Seketika datang kiriman zakat dari negeri Yaman, diadakan sebuah pertemuan besar, karena Khalifah Umar hendak memberikan nasehatnya. Beliau mengatakan agar seluruh umat tunduk dan taat kepada perintahnya. Tiba-tiba berdirilah seorang yang hadir dan memutus pidatonya, “Kami tidak dapat taat kepada perintah engkau Ya Amirul Mukminin!”. Khalifah Umar bertanya, “Apa sebab?” Seorang tadi menjawab:
Bagaimana kami akan bisa taat!

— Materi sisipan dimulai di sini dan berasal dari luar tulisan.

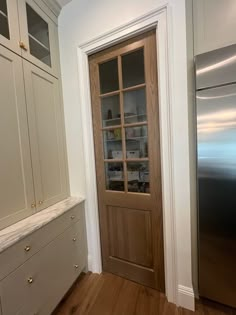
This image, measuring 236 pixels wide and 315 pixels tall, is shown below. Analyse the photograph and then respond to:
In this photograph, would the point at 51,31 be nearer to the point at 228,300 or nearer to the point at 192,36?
the point at 192,36

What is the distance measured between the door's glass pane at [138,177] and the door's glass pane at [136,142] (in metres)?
0.08

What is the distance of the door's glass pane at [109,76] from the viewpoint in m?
1.63

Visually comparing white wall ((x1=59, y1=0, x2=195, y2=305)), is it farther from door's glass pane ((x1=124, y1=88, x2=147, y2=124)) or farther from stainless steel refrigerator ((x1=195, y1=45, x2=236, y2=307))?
door's glass pane ((x1=124, y1=88, x2=147, y2=124))

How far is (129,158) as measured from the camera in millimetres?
1630

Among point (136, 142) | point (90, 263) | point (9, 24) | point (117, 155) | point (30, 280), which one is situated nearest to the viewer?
point (30, 280)

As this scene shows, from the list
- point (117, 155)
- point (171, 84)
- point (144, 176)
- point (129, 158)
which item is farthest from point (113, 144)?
point (171, 84)

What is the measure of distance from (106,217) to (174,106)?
122 cm

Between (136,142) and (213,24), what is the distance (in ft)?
3.26

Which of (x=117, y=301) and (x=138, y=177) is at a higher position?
(x=138, y=177)

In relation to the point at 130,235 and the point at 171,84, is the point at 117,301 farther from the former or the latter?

Ini harta benda zakat telah dikirimkan orang dari negeri Yaman dan telah dibagi-bagi. Padahal tuan hanya mendapat satu bagian saja, sebagai bagian orang banyak yang lain. Pakaian tuan hanya satu persalinan saja. Tidak ada pakaian musim panas dan tidak ada pakaian musim dingin! Sebelum tuan mengambil satu persalinan lagi, kami tidak akan taat.

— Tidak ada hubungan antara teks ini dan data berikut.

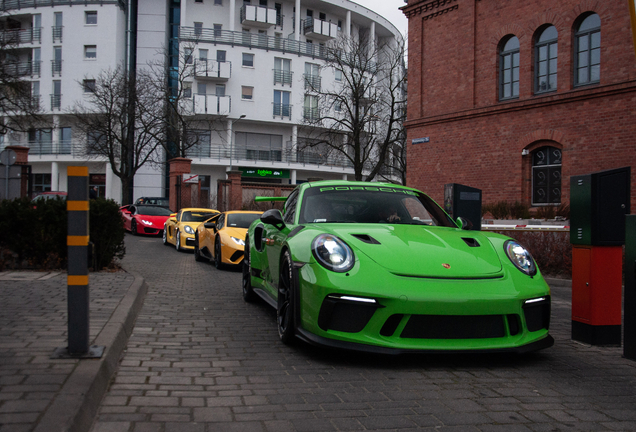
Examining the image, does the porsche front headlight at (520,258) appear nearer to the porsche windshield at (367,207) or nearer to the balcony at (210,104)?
the porsche windshield at (367,207)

Sanggahan dari seorang tadi tidak dapat Khalifah Umra jawab. Lalu beliau menghadapkan mukanya kepada putranya Abdullah, dan berkata, “Hai Abdullah, cobalah engkau tolong berikan jawaban sanggahan itu!” Abdullah berdiri dan berkata, “Perihal pakaian beliau yang sepesalinan lagi itu, biarlah saya yang menanggung.” Sungguh sederhana sekali beliau [Hamka, Tasauf Perkembangan dan Pemurniannya..., hlm. 31-32].
.
Terdapat kisah lagi dari sumber buku yang berbeda, yaitu ketika tentara Islam memperoleh banyak kemenangan disertai banyaknya harta rampasan perang. Setiap orang mendapatkan bagiannya sesuai dengan status dan fungsinya, baik ummul mukminin maupun panglima perang, ataupun rakyat biasa, semua ada pembagiannya. Hanya beliau sendiri yang belum ditentukan bagiannya.
.
Hal tersebut menjadi pembicaraan banyak orang karena beliau sendiri hidupnya sangat sederhana. Mengetahui dirinya menjadi pembicaraan orang-orang, beliau kemudian berbicara di depan mereka semua. Beliau berbicara mengenai persoalan hidup di dunia ini. Kemudian beliau menanyakannya, “Apakah yang halal bagi dirinya dari harta rakyat?” Semua orang menanti-nanti kelanjutannya. Umar berkata:
Saya minta dua pakaian. Satu untuk musim dingin, dan satu lagi untuk musim panas. Dan biaya untuk mengerjakan haji seberapa yang dapat dibawa oleh belakang saya sendiri. Biaya makanan saya setelah itu sama dengan biaya makanan salah seorang Quraisy, tidak yang tertingginya dan tidak pula yang paling rendahnya.